D'autre part, le Brésil a connu deux formes de crimes électoraux. Premièrement, le crime le plus explicite, comme l'utilisation de l'appareil policier pour empêcher les électeurs de voter, pour soutenir les manifestations putschistes après les élections. La police brésilienne est aujourd'hui un parti politique. Deuxièmement, le pire de tous les crimes contre la démocratie : le chantage continu des forces armées contre la population. Des forces qui agissent aujourd'hui comme un État dans l'État, un pouvoir séparé.

Deux attitudes énergiques sont attendues du gouvernement : qu'il mette en réserve le haut commandement des Forces armées qui faisait chanter la République ; et qu'il tient pour responsables les policiers qui ont attaqué les électeurs brésiliens, modifiant la structure archaïque et militaire des forces de police. Si cela n'est pas fait, nous verrons les scènes qui nous hantaient se répéter indéfiniment.

Il n'y a rien de tel qu'une démocratie sans un renouvellement total du commandement des forces armées et sans la lutte contre la police en tant que parti politique.
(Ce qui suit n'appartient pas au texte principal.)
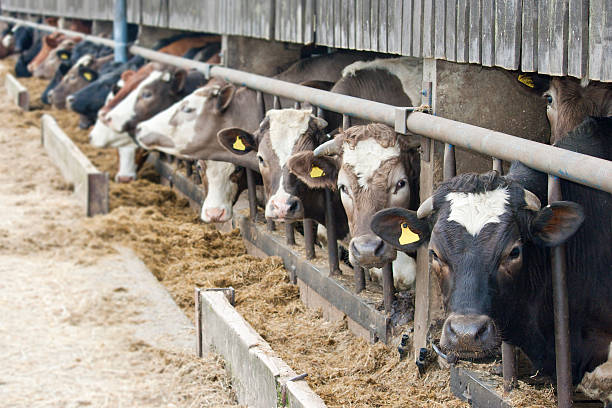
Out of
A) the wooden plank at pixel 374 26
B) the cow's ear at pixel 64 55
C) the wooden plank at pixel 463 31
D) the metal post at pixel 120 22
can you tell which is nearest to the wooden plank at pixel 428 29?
the wooden plank at pixel 463 31

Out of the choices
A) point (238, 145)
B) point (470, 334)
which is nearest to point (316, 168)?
point (238, 145)

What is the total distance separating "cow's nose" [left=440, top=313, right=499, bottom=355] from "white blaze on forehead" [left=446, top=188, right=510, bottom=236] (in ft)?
1.22

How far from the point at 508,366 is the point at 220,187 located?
4538 mm

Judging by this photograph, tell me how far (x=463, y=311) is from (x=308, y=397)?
82cm

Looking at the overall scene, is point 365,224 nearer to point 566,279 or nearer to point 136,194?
point 566,279

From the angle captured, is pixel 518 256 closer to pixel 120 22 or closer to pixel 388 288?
pixel 388 288

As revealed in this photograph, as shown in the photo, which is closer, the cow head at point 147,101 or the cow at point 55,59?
the cow head at point 147,101

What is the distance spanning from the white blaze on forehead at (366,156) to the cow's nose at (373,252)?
44cm

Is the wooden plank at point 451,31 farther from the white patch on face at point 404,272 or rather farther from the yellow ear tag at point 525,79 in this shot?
the white patch on face at point 404,272

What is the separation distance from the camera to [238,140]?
698 centimetres

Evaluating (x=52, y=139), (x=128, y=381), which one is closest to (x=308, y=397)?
(x=128, y=381)

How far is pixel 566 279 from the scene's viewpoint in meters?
3.89

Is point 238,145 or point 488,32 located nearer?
point 488,32

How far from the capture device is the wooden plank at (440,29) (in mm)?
4984
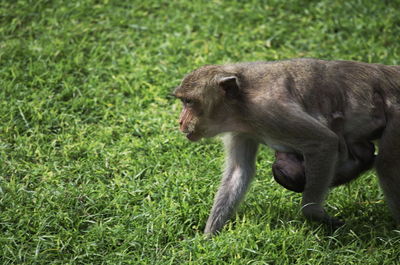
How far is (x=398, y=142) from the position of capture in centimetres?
520

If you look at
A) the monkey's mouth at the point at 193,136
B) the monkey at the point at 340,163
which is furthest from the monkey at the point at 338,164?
the monkey's mouth at the point at 193,136

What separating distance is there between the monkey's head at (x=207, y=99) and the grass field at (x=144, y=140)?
808mm

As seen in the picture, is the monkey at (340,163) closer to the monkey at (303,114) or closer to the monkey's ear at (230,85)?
the monkey at (303,114)

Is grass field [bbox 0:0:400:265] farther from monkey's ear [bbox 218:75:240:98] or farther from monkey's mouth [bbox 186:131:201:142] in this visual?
monkey's ear [bbox 218:75:240:98]

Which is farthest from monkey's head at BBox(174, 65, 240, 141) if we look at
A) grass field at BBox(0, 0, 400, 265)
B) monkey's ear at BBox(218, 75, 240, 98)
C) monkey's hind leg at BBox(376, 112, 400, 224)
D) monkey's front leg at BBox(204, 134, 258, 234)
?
monkey's hind leg at BBox(376, 112, 400, 224)

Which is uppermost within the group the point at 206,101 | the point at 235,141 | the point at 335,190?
the point at 206,101

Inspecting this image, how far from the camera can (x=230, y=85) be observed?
17.2 feet

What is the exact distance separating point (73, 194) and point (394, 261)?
9.57 feet

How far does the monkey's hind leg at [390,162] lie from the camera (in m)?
5.21

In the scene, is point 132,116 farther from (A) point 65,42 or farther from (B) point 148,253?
(B) point 148,253

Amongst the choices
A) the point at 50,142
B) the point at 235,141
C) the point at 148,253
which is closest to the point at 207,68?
the point at 235,141

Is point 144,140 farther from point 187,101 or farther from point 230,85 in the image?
point 230,85

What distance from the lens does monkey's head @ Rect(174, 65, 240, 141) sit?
5.26m

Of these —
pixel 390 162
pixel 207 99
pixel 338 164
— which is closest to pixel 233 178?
pixel 207 99
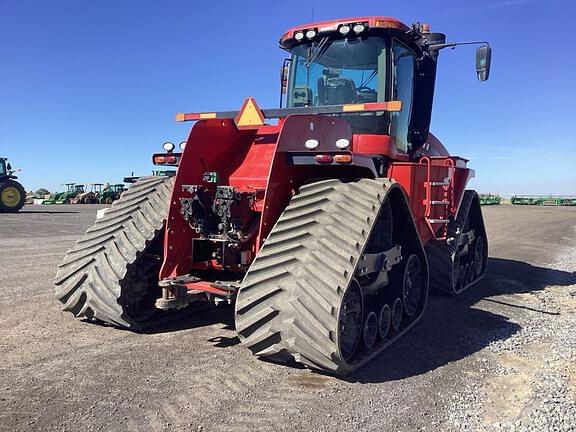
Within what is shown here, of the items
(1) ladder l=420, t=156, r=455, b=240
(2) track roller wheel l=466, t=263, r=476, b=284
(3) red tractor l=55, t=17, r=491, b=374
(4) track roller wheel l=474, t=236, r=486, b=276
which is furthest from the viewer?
(4) track roller wheel l=474, t=236, r=486, b=276

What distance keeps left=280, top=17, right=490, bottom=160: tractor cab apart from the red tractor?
16mm

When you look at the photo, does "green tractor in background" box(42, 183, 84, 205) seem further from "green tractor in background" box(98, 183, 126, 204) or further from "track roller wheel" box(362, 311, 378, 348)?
"track roller wheel" box(362, 311, 378, 348)

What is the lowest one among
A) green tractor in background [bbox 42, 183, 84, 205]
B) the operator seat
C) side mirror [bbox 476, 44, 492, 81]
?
green tractor in background [bbox 42, 183, 84, 205]

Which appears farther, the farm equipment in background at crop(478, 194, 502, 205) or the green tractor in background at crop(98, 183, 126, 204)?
the farm equipment in background at crop(478, 194, 502, 205)

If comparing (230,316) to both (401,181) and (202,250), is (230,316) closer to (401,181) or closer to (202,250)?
(202,250)

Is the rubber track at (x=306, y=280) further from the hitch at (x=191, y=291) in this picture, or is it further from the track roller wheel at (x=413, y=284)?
the track roller wheel at (x=413, y=284)

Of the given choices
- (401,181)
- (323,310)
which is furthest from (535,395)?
(401,181)

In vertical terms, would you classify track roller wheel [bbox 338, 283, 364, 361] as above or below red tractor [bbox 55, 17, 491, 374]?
below

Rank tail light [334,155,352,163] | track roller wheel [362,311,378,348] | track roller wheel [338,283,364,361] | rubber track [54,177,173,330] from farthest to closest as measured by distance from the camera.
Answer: rubber track [54,177,173,330]
track roller wheel [362,311,378,348]
tail light [334,155,352,163]
track roller wheel [338,283,364,361]

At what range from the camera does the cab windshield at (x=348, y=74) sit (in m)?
6.37

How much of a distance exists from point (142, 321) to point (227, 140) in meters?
2.05

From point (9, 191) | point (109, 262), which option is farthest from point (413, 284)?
point (9, 191)

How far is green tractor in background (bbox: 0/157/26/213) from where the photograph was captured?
2730cm

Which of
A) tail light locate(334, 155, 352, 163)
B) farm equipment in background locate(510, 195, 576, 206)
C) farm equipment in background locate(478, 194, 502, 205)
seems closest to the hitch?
tail light locate(334, 155, 352, 163)
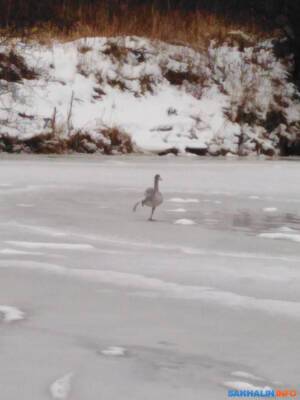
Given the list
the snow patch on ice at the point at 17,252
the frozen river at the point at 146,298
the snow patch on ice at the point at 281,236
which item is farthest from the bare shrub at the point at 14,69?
the snow patch on ice at the point at 17,252

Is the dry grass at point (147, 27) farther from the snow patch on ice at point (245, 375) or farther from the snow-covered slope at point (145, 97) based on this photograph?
the snow patch on ice at point (245, 375)

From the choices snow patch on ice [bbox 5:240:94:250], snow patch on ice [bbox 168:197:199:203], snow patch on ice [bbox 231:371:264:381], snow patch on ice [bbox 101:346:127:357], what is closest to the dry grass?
snow patch on ice [bbox 168:197:199:203]

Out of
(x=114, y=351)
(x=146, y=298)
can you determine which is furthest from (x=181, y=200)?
(x=114, y=351)

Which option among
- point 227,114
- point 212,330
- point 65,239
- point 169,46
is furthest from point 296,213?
point 169,46

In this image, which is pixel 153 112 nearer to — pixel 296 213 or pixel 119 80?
pixel 119 80

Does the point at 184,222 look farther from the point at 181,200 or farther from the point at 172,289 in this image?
the point at 172,289

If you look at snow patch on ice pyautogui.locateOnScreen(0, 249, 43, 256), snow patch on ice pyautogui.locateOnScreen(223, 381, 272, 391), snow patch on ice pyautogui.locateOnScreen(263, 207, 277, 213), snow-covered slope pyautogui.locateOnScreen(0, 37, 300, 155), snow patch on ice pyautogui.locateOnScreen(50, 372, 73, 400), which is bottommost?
snow patch on ice pyautogui.locateOnScreen(50, 372, 73, 400)

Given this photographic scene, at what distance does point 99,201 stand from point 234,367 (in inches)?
180

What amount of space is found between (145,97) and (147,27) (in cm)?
198

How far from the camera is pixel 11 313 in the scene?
3053 mm

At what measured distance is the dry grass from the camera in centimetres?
1526

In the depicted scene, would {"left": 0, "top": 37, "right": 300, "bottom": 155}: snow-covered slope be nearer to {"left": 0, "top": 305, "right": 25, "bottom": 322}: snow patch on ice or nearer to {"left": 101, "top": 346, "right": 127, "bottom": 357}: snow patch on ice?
{"left": 0, "top": 305, "right": 25, "bottom": 322}: snow patch on ice

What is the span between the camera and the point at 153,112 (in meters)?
14.2

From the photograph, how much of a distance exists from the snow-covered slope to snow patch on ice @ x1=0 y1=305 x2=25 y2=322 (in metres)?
9.87
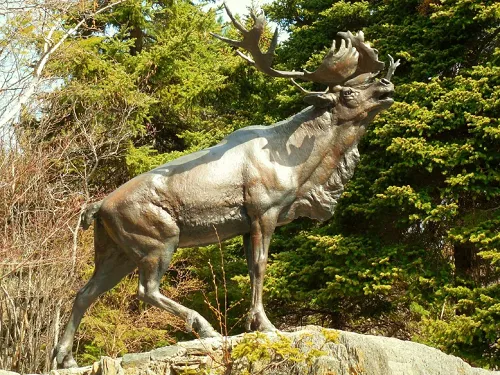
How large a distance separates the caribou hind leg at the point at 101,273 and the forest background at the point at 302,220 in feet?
13.5

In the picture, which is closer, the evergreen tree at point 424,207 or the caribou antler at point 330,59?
the caribou antler at point 330,59

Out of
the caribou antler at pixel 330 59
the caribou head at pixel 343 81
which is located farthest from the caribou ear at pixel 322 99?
the caribou antler at pixel 330 59

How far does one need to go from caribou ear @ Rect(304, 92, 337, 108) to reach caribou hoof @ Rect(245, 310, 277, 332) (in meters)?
1.94

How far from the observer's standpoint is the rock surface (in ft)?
19.0

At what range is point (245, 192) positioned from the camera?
21.0ft

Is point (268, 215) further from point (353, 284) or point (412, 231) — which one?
point (412, 231)

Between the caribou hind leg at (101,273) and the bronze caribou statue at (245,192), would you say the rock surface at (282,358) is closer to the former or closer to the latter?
the bronze caribou statue at (245,192)

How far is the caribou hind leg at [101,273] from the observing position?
254 inches

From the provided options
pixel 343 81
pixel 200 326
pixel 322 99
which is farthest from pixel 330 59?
pixel 200 326

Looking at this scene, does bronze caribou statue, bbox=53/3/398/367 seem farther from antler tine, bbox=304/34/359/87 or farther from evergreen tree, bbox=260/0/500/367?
evergreen tree, bbox=260/0/500/367

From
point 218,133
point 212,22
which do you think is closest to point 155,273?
point 218,133

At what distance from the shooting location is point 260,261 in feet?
20.7

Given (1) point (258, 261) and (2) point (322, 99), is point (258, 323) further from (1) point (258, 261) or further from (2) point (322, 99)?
(2) point (322, 99)

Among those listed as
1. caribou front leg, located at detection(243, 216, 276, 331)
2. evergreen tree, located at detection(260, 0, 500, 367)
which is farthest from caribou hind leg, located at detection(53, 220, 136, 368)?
evergreen tree, located at detection(260, 0, 500, 367)
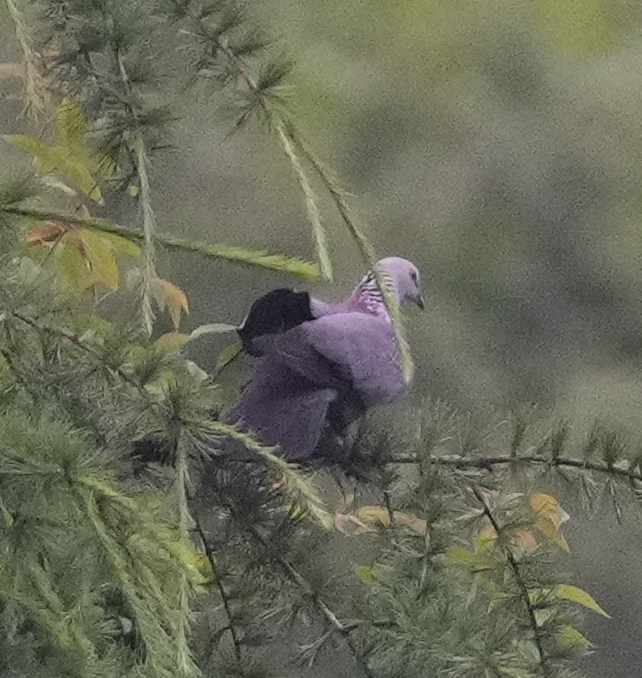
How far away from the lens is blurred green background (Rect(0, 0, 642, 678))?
3.47 feet

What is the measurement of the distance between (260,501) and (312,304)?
0.17m

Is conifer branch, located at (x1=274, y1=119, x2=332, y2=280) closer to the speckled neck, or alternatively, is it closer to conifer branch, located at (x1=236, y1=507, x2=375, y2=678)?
conifer branch, located at (x1=236, y1=507, x2=375, y2=678)

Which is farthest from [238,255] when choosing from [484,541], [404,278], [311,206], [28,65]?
[404,278]

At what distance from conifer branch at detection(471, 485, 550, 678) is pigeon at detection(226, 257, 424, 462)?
83 millimetres

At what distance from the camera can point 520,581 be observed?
45 centimetres

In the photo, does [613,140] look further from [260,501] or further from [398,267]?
[260,501]

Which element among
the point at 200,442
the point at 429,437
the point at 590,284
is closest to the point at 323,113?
the point at 590,284

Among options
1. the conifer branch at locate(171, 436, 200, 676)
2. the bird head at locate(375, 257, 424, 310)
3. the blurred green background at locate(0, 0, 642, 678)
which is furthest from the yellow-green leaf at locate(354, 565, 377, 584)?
the blurred green background at locate(0, 0, 642, 678)

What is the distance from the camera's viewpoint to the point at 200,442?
340mm

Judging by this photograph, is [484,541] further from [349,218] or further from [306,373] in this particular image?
[349,218]

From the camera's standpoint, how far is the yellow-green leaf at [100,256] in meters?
0.58

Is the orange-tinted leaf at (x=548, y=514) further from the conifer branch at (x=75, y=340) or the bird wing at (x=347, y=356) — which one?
the conifer branch at (x=75, y=340)

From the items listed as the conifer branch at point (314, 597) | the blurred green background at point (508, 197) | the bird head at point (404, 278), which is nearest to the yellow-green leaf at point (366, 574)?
the conifer branch at point (314, 597)

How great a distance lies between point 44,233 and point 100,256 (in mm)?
39
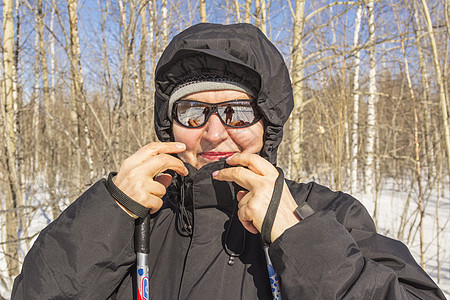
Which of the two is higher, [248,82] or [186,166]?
[248,82]

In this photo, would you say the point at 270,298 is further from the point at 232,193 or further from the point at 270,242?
the point at 232,193

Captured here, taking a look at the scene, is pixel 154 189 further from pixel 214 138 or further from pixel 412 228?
pixel 412 228

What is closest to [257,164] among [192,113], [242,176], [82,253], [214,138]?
[242,176]

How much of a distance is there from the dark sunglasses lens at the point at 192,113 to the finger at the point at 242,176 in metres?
0.29

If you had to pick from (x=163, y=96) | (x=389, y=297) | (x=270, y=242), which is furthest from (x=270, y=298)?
(x=163, y=96)

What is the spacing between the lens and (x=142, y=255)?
3.61 feet

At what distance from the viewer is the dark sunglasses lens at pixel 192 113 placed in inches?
50.1

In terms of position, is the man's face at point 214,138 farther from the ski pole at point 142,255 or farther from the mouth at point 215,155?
the ski pole at point 142,255

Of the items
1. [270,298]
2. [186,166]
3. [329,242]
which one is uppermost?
[186,166]

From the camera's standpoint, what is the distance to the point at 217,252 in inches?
43.8

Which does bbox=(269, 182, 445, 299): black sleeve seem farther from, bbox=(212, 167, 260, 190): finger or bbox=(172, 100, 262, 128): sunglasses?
bbox=(172, 100, 262, 128): sunglasses

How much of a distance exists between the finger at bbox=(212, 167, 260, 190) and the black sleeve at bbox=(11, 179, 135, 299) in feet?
1.15

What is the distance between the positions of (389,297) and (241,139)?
686mm

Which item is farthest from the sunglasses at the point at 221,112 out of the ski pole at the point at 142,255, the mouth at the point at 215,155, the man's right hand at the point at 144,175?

La police peut agir ainsi parce qu'elle a toujours agi comme une force extérieure, comme une force militaire pour soumettre la société. Si nous commettons une fois de plus une erreur et ne comprenons pas le caractère urgent et décisif de telles actions, nous continuerons la terrible histoire d'un pays fondé sur l'oubli et qui préserve compulsivement le noyau autoritaire de ceux qui commandent la violence d'État. Mobiliser la société autour de la mémoire collective et de ses revendications de justice a toujours été et continue d'être le seul moyen de construire efficacement un pays.

*Vladimir Safatlé Il est professeur de philosophie à l'USP. Auteur, entre autres livres, de Manières de transformer les mondes : Lacan, politique et émancipation (Authentique).